Visiting scholar will give Holocaust Memorial Lecture at Wash U

Natalia+Aleksiun

Natalia Aleksiun

Washington University’s Center for the Humanities will present its annual Holocaust Memorial Lecture at 5 p.m. Wednesday, Nov. 10, focusing this year on “Jewish Physicians and Their Patients: Rescue Strategies in Nazi Occupied Poland.”

The guest speaker will be Natalia Aleksiun, professor of Modern Jewish History, Touro College / Incoming Harry Rich Professor of Holocaust Studies at the University of Florida-Gainesville.

The relationships between Jewish physicians, non-Jewish medical professionals and patients offer a window into rescue efforts in Nazi-occupied Poland.
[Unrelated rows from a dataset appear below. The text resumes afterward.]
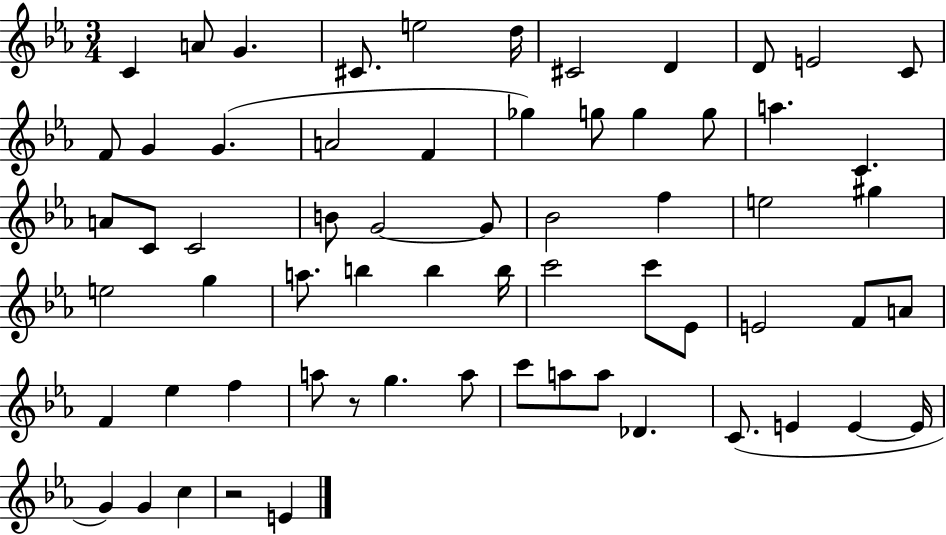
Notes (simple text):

C4/q A4/e G4/q. C#4/e. E5/h D5/s C#4/h D4/q D4/e E4/h C4/e F4/e G4/q G4/q. A4/h F4/q Gb5/q G5/e G5/q G5/e A5/q. C4/q. A4/e C4/e C4/h B4/e G4/h G4/e Bb4/h F5/q E5/h G#5/q E5/h G5/q A5/e. B5/q B5/q B5/s C6/h C6/e Eb4/e E4/h F4/e A4/e F4/q Eb5/q F5/q A5/e R/e G5/q. A5/e C6/e A5/e A5/e Db4/q. C4/e. E4/q E4/q E4/s G4/q G4/q C5/q R/h E4/q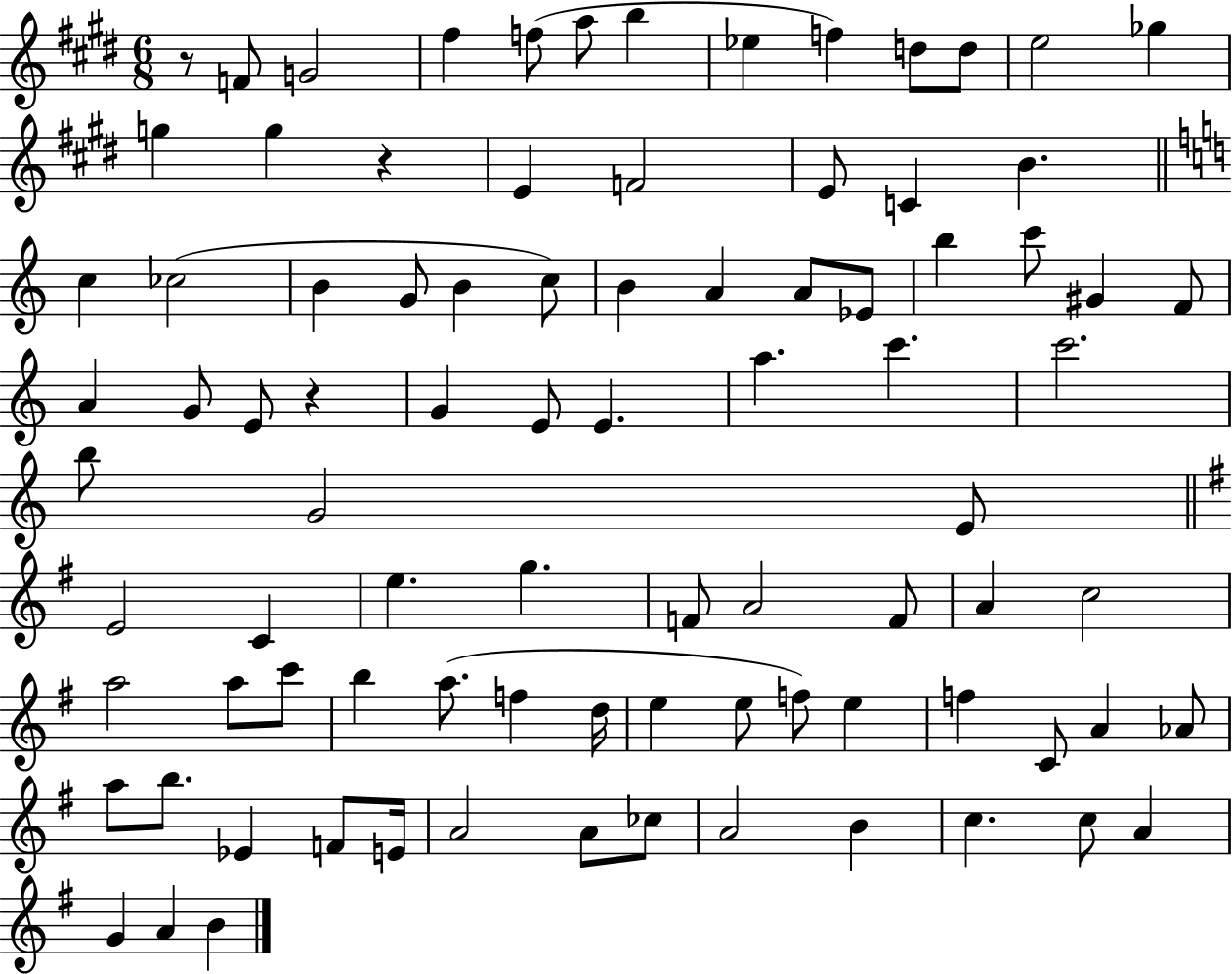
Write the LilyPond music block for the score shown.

{
  \clef treble
  \numericTimeSignature
  \time 6/8
  \key e \major
  r8 f'8 g'2 | fis''4 f''8( a''8 b''4 | ees''4 f''4) d''8 d''8 | e''2 ges''4 | \break g''4 g''4 r4 | e'4 f'2 | e'8 c'4 b'4. | \bar "||" \break \key c \major c''4 ces''2( | b'4 g'8 b'4 c''8) | b'4 a'4 a'8 ees'8 | b''4 c'''8 gis'4 f'8 | \break a'4 g'8 e'8 r4 | g'4 e'8 e'4. | a''4. c'''4. | c'''2. | \break b''8 g'2 e'8 | \bar "||" \break \key e \minor e'2 c'4 | e''4. g''4. | f'8 a'2 f'8 | a'4 c''2 | \break a''2 a''8 c'''8 | b''4 a''8.( f''4 d''16 | e''4 e''8 f''8) e''4 | f''4 c'8 a'4 aes'8 | \break a''8 b''8. ees'4 f'8 e'16 | a'2 a'8 ces''8 | a'2 b'4 | c''4. c''8 a'4 | \break g'4 a'4 b'4 | \bar "|."
}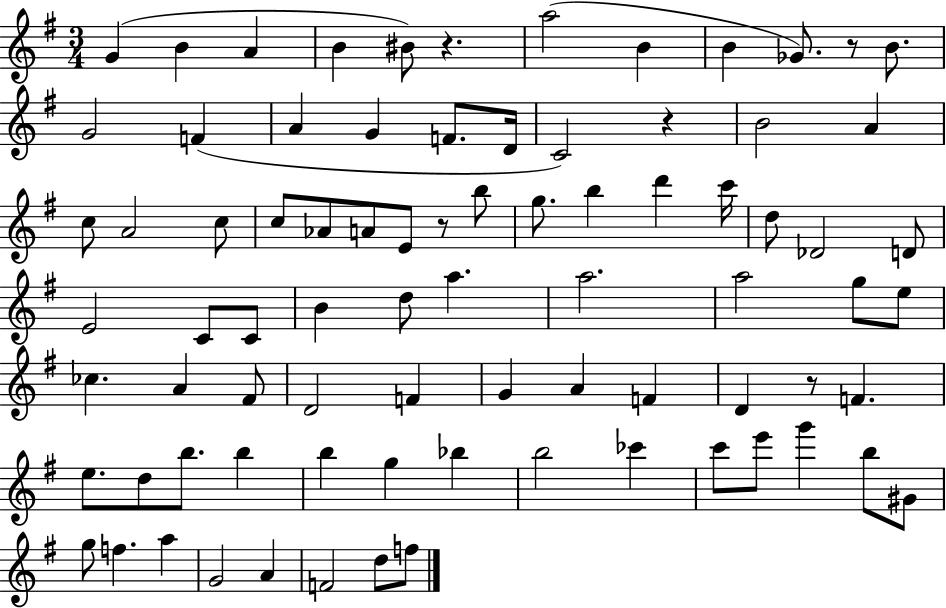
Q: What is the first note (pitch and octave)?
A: G4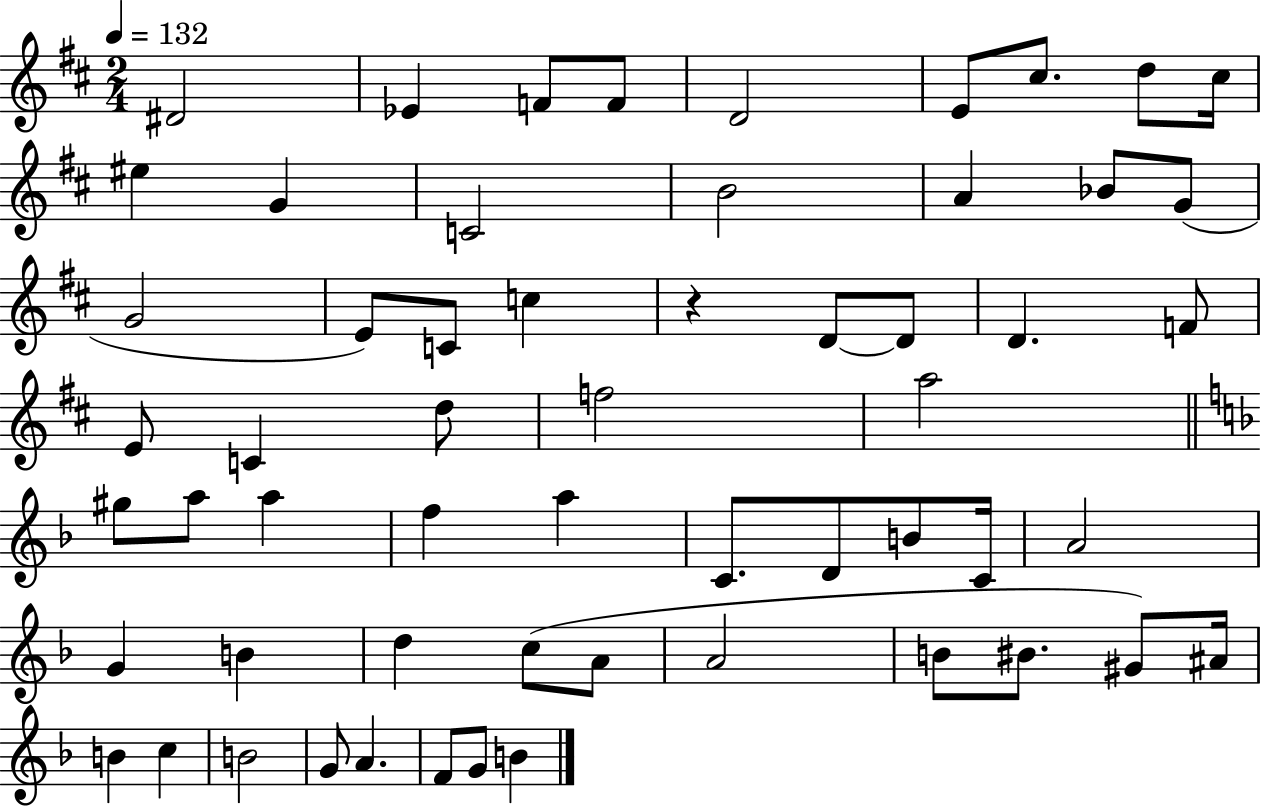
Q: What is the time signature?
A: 2/4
Jewish testimonies, diaries, memoirs and witness statements in postwar trials tell a story of how communities came together to organize hiding places and aid for Jewish doctors who were threatened by violence and murder.

In the lecture, Aleksiun will discuss how pre-existing professional relationships, a sense of gratitude for medical services rendered in the past and an ongoing need for Jewish physicians’ expertise laid the foundation for a network of support that allowed Jewish physicians to continue to work in the face of the Holocaust and — in the case of some — survive.

Details about the event and a registration button to receive the ZOOM link are at https://bit.ly/WU-Holocaust-lecture.

The Holocaust Memorial Lecture is an annual event that is administered by Washington U’s Center for the Humanities.  Held on or near Nov. 9th, the anniversary of the Kristallnacht pogroms in Nazi Germany, the lecture aims not only to commemorate the Holocaust but also to address its broader implications for other instances of systematic persecution, mass murder and genocide.